Solve for x!

[SilverSprite]

Solve for x

1.(x+1)^5= x^5+1
2.(x+1/x)^2-5(x+1/x)=6

[Kalkewl8ter]

(x+1)^5=x^5+1
x^5+5x^4+10x^3+10x^2+5x+1=x^5+1
5x(x^3+2x^2+2x+1)=0
x(x+1)(x^2+x+1)=0
x=0, or x=-1, or x=-1/2+/- 3i

[sql_lall]

I'm not exactly sure, but i think that (1) and (2) are different Questions.

For 2):
**(x <> 0, as there is the term 1/x)

let y = (x+1/x) = (x² + 1)/x
_________(from this x²-y(x) + 1 =0)
=> y² - 5y - 6 = 0
=> (y-6)(y+1) = 0
=> y = 6 or -1

=> either
x²-6x + 1 =0 -(2 answers)
or
x²+x + 1 =0 -(2 answers)

(Both are simple application of quadratic forumla)
4 answers -none are 0

[Guv]

Assuming that there are two different problems, the solution to the first problem by Kalkewl8ter looks good to me.

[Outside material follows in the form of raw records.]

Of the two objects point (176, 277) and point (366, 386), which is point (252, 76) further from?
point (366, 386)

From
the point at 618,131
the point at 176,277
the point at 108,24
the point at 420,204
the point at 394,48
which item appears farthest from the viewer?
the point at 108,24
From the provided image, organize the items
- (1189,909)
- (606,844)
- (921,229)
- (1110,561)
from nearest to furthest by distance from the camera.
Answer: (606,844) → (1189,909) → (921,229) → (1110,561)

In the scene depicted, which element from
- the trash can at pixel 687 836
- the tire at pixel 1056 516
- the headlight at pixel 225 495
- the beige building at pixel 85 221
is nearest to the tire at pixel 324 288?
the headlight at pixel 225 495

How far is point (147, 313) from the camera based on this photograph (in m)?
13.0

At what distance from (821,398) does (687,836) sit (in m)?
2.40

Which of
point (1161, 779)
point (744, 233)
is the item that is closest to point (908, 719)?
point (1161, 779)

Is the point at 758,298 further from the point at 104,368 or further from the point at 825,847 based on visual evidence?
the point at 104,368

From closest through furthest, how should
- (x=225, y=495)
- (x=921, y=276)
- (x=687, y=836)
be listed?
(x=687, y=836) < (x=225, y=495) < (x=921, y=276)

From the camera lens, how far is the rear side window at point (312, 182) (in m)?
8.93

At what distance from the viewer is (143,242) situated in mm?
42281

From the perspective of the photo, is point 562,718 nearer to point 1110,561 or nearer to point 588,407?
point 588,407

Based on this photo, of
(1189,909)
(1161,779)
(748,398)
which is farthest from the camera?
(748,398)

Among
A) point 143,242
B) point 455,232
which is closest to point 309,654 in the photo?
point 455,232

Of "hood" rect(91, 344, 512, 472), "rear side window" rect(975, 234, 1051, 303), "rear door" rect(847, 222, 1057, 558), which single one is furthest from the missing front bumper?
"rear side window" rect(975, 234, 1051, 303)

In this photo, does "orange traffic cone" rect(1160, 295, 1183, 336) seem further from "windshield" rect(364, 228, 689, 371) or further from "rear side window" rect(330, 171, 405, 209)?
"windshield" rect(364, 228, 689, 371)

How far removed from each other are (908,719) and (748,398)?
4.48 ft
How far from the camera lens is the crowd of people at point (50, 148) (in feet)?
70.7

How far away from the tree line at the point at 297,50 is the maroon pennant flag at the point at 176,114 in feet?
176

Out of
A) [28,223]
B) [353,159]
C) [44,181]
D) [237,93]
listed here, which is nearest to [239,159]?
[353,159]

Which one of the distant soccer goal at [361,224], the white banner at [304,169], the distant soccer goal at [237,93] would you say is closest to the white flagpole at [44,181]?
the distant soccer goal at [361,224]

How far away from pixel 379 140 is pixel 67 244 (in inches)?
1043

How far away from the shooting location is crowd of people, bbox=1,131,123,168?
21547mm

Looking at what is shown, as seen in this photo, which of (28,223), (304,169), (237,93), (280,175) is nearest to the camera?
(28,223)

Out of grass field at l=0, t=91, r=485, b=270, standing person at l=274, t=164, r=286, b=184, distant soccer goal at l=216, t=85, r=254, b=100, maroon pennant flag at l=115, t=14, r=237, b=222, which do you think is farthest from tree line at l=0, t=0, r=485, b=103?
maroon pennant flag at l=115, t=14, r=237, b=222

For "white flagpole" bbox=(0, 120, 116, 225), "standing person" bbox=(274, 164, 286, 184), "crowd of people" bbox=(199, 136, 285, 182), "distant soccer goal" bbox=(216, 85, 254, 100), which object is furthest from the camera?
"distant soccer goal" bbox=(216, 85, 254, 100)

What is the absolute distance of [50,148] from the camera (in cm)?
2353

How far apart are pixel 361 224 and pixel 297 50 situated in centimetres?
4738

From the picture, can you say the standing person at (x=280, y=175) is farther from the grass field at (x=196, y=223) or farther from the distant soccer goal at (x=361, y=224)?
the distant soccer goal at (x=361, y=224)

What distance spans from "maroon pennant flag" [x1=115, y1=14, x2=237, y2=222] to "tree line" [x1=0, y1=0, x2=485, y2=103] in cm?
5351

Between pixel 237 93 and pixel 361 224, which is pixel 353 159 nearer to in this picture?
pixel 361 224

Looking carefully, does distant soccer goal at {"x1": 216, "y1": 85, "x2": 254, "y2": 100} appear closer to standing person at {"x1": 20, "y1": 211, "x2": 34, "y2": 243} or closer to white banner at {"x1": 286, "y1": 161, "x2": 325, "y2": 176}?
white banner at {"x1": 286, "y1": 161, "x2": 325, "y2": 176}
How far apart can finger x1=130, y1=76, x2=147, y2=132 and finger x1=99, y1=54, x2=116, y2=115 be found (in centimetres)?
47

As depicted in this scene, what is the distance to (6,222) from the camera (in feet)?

There seems to be some confusion in the Sql_Lall post about the second problem. As I understand his analysis, he correctly solves for a variable Y, which can be 6 or minus one.

Y = (x+1)/x (defined as such early in the post).

Y = 6 implies x = 1/5
Y = -1 implies x = -1/2

The above values plugged into the second equation seem to work okay.

[SilverSprite]

The first questions asked for solutions in the complex domain! I'm sorry if i missed that part!

[DiGiTaIErRoR]

Oh, you're asking seperate? I thought you meant solve for x applicable to both equations....

otherwise

1) x= -1/2 (+/-) sqrt(3)i/2 or x = 0 or x =-1

2)x= -1/2 (+/-) sqrt(3)i/2 or

x = (+/-) (2*sqrt(2)(+/-)3) where (+/-) both are + or both are -

unless by -5 you mean multiply and not subtract?

if you meant multiplied by -5 then:

2) x=.379455070524 (+/-) 1.53443682794i or
x= .151874214067 (+/-) .614147511474i or
x= (+/-)(sqrt(6^(2/3)*5^(4/3)-100) (+/-) 6^(1/3)*5^(2/3)) / 10 where (+/-) are inverse

And I wasn't thinking imaginary... so even if you were asking what I originally thought....

x=-1/2 (+/-) sqrt(3)i/2

[sql_lall]

There seems to be some confusion in the Sql_lall post about the second problem. As I understand his analysis, he correctly solves for a variable Y, which can be 6 or minus one.

Y = (x+1)/x (defined as such early in the post).

Y = 6 implies x = 1/5
Y = -1 implies x = -1/2

The above values plugged into the second equation seem to work okay.

Actually, y = x +(1/x), or as i put it: y = (x²+1)/x
i think there is some confusion over whether
x+1/x = (x+1)/x
OR = x+(1/x)
I took it as the latter.

[Guv]

Sql_Lall: After rereading the original post by SilverSprite, I think your interpretation is correct: x+1/x, not (x+1)/x. I did not read it properly.

Hence your post is correct, and solving the quadratics you developed would give correct solutions.